:: Task objective ::
Reproduce word for word the part of the migrant mental health study below, starting with "The first part" and going on through "with the NGOs.".

:: Text under study ::
The first part of the study outlines and categorizes different types of intra-Asian migrant mental health NGOs that provide different forms of support through treatment, community care, research, training and capacity development, and education. The second part of the study presents a qualitative case study of two South Korean NGOs, ASSIST and Asian-Maeul: Migrant Community Center. The two NGOs have partnered to provide mental health support for intracontinental Asian migrant communities in South Korea. The study discusses results from semi-structured interviews of 3 migrants and 2 NGO personnel that have engaged with the NGOs.
Our research demonstrated that an integration of the treatment care, rehabilitation model and community-based prevention programs would provide a sustainable, community-centric model for mental health support in the long-term. Lack of funding and targeted information towards migrants were key limitations to this approach.
Further research needs to be conducted to better understand and analyze the role of NGOs in providing mental health support and services for migrants. With improved awareness of migrant community needs, communication with migrant communities, and implementation of new directions and programs, opportunities for mutual collaboration and improvement will arise between NGO providers, local migrant communities, and hospital service providers.

:: Data shown ::
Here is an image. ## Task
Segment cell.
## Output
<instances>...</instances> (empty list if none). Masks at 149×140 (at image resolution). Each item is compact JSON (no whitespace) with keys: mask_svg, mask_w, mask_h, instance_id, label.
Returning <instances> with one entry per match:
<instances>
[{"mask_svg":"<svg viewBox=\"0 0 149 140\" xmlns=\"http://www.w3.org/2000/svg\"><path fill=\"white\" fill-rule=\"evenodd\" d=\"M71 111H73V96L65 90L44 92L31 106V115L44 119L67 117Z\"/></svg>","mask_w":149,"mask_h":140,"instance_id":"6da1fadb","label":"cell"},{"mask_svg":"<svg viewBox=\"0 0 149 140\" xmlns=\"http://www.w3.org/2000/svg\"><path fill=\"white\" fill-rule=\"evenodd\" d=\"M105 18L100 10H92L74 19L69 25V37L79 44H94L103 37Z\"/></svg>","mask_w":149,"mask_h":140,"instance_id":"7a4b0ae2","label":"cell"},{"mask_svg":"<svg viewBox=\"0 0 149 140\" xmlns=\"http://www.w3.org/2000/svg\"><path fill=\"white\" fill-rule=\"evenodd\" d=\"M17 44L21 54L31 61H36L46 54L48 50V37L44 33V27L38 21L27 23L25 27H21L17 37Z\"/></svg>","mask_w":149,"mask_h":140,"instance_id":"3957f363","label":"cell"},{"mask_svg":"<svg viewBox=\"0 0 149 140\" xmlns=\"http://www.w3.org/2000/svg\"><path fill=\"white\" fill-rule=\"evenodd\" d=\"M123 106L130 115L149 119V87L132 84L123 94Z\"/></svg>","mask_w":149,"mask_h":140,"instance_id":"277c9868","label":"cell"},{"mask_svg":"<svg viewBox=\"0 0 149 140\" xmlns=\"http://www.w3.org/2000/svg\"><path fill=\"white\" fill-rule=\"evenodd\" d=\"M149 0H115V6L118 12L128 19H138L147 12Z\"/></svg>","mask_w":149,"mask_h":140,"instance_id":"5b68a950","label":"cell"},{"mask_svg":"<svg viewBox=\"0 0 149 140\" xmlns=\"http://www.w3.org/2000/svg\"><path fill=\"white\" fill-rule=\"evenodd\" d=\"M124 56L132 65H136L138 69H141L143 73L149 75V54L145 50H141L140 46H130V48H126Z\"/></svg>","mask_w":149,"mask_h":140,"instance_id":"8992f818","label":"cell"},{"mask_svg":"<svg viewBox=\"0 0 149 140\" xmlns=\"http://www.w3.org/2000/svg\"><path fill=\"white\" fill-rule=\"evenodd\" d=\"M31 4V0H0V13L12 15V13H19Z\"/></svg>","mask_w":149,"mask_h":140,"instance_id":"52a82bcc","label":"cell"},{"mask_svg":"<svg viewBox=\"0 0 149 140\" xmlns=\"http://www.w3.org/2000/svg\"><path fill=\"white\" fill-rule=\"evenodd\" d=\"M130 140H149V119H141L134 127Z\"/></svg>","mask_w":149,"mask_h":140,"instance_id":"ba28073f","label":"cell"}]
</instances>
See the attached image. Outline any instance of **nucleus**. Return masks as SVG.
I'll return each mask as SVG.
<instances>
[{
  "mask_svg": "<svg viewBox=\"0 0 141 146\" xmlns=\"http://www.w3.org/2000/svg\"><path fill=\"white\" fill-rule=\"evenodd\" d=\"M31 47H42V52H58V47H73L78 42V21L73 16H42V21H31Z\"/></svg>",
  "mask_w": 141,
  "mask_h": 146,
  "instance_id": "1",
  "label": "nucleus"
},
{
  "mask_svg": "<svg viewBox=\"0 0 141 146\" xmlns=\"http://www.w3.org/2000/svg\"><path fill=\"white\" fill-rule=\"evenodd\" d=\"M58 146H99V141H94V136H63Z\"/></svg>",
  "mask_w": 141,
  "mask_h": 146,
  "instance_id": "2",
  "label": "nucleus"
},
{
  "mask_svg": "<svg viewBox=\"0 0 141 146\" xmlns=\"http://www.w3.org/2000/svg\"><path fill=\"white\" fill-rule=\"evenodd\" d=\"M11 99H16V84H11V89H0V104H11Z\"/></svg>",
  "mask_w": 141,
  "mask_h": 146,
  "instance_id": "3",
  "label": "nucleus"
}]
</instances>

:: Exercise answer ::
The first part of the study outlines and categorizes different types of intra-Asian migrant mental health NGOs that provide different forms of support through treatment, community care, research, training and capacity development, and education. The second part of the study presents a qualitative case study of two South Korean NGOs, ASSIST and Asian-Maeul: Migrant Community Center. The two NGOs have partnered to provide mental health support for intracontinental Asian migrant communities in South Korea. The study discusses results from semi-structured interviews of 3 migrants and 2 NGO personnel that have engaged with the NGOs.